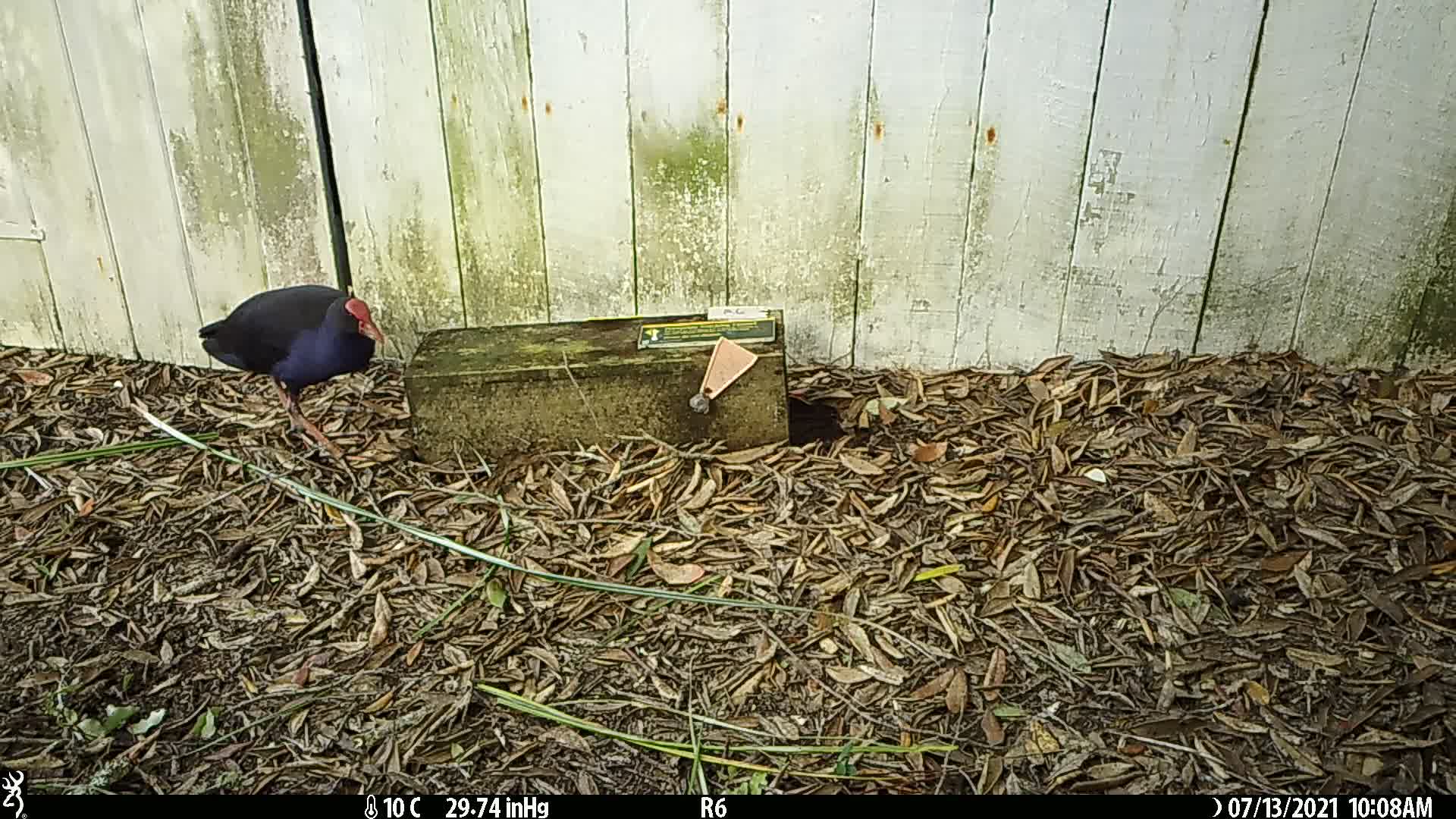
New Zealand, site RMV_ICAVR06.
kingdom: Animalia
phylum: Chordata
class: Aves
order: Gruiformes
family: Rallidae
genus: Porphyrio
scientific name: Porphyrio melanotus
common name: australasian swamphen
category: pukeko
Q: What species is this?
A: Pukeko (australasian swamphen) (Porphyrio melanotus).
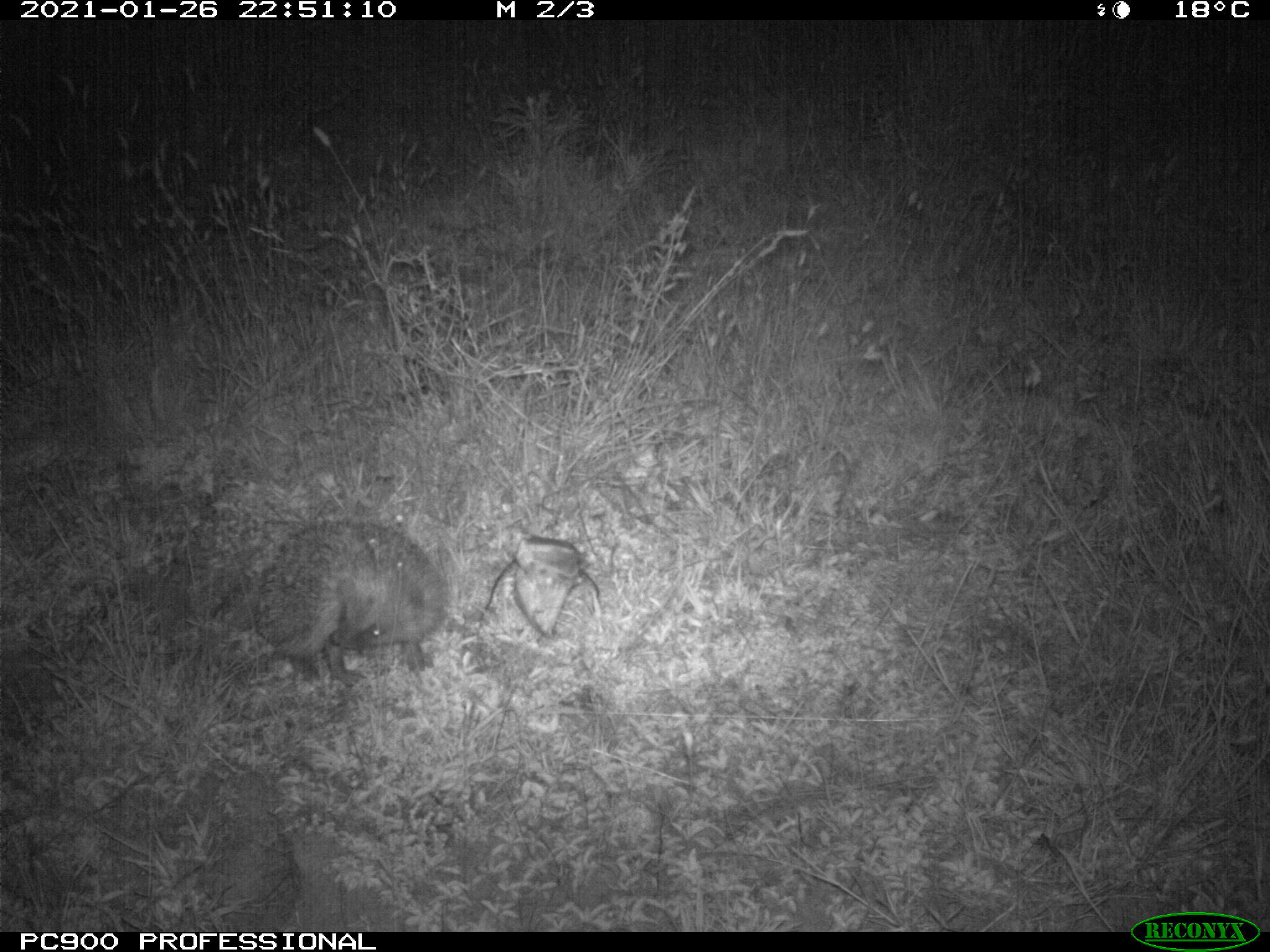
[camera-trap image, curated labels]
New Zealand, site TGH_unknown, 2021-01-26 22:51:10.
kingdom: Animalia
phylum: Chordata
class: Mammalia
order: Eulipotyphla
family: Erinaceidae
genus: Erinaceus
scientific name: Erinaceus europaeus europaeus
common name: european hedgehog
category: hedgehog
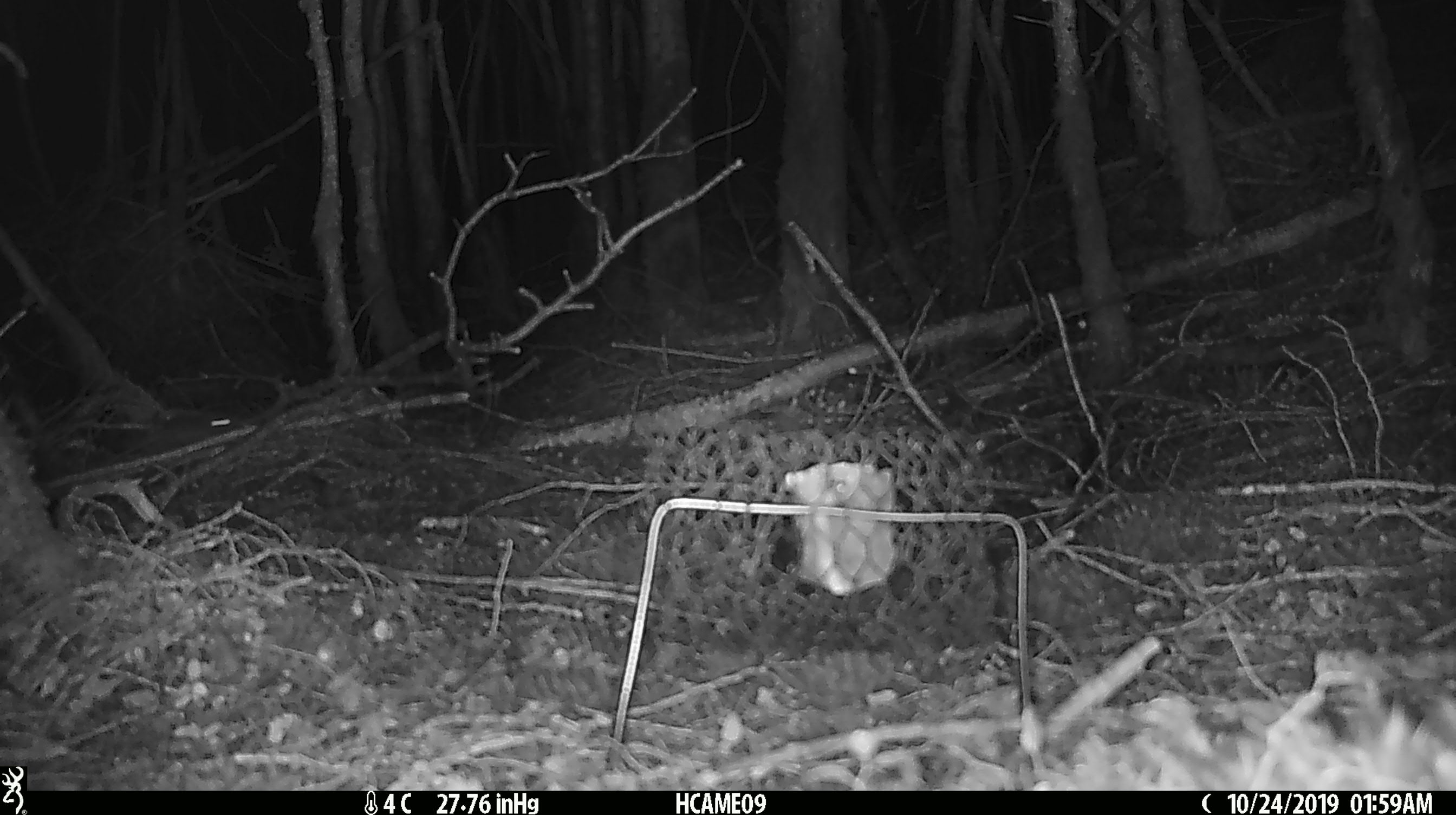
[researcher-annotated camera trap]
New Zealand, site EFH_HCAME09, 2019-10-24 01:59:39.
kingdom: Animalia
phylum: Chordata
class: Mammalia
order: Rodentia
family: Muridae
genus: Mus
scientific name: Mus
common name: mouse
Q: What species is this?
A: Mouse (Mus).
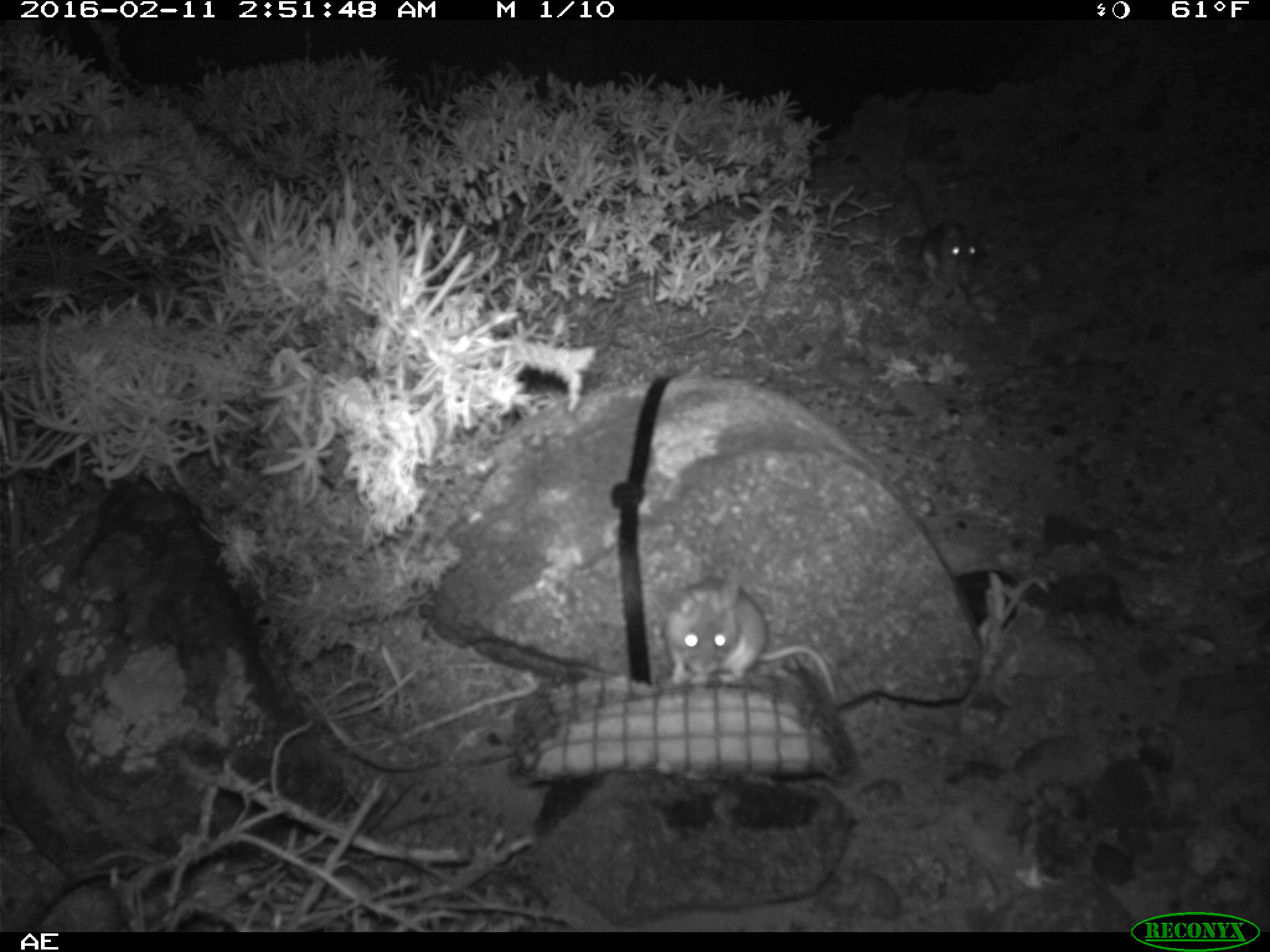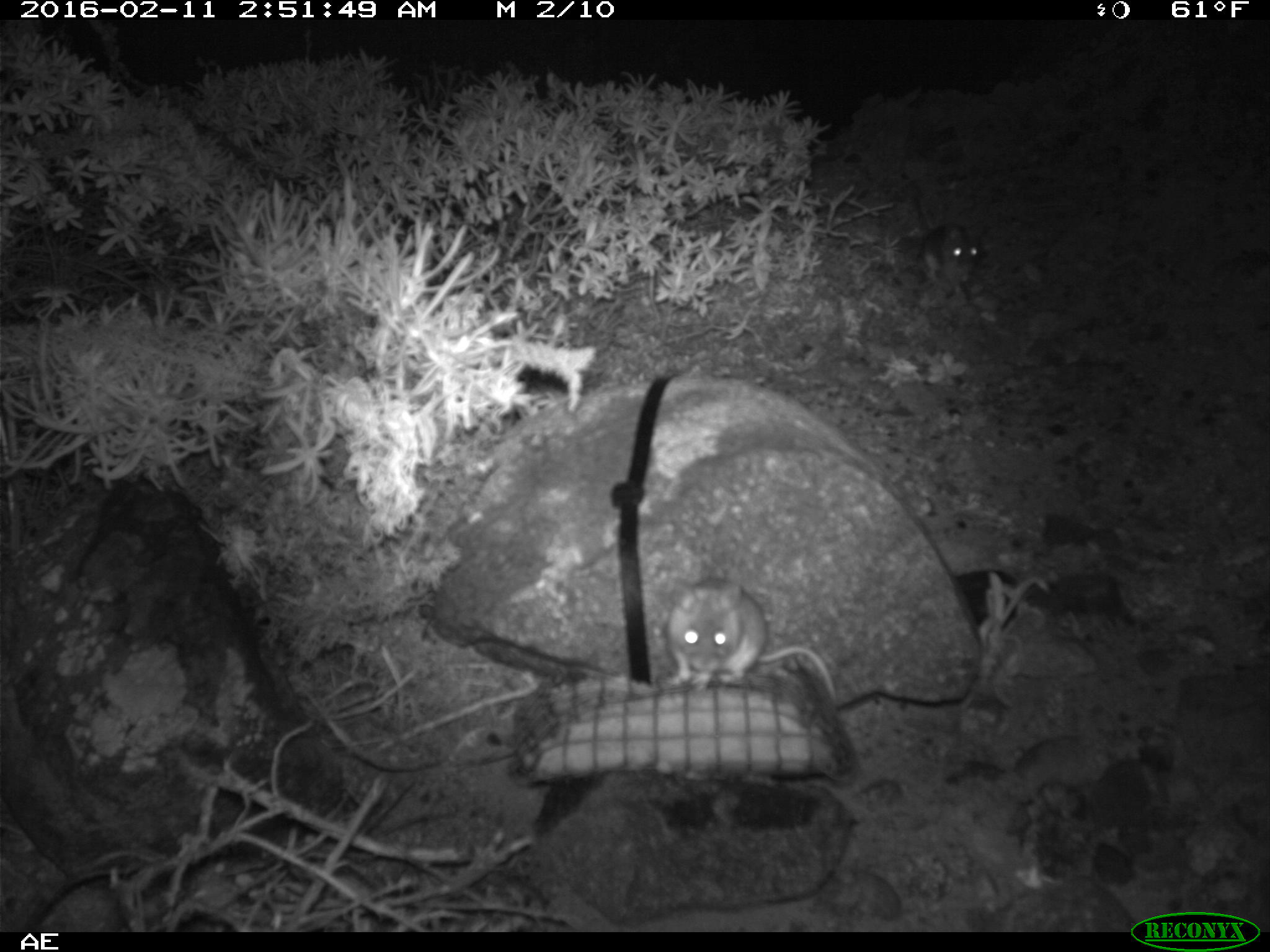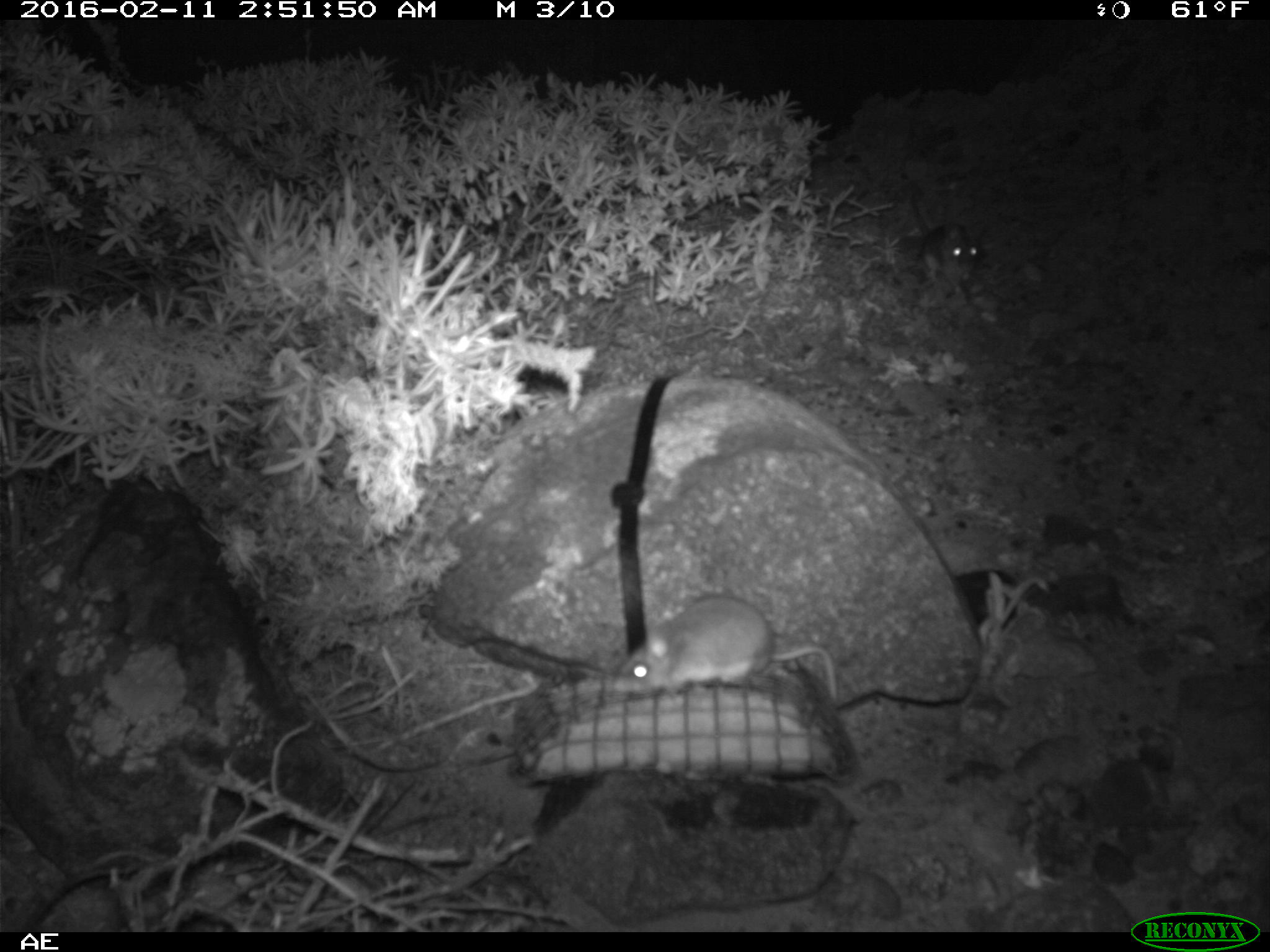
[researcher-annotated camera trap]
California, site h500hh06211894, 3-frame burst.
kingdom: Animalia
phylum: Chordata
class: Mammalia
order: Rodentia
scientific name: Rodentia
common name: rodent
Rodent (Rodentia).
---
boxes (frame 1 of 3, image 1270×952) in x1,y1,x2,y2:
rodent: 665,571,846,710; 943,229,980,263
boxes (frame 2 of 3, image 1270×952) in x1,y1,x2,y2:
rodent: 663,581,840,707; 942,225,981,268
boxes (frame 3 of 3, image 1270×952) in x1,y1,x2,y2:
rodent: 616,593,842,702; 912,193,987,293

● **INSTRUCTIONS FOR THE TASK**:
Only the lines from the one with "boxes (frame 1" through the end of the data should be printed, each exactly as it appears.

● **SOLUTION TO THE EXERCISE**:
boxes (frame 1 of 3, image 1270×952) in x1,y1,x2,y2:
rodent: 665,571,846,710; 943,229,980,263
boxes (frame 2 of 3, image 1270×952) in x1,y1,x2,y2:
rodent: 663,581,840,707; 942,225,981,268
boxes (frame 3 of 3, image 1270×952) in x1,y1,x2,y2:
rodent: 616,593,842,702; 912,193,987,293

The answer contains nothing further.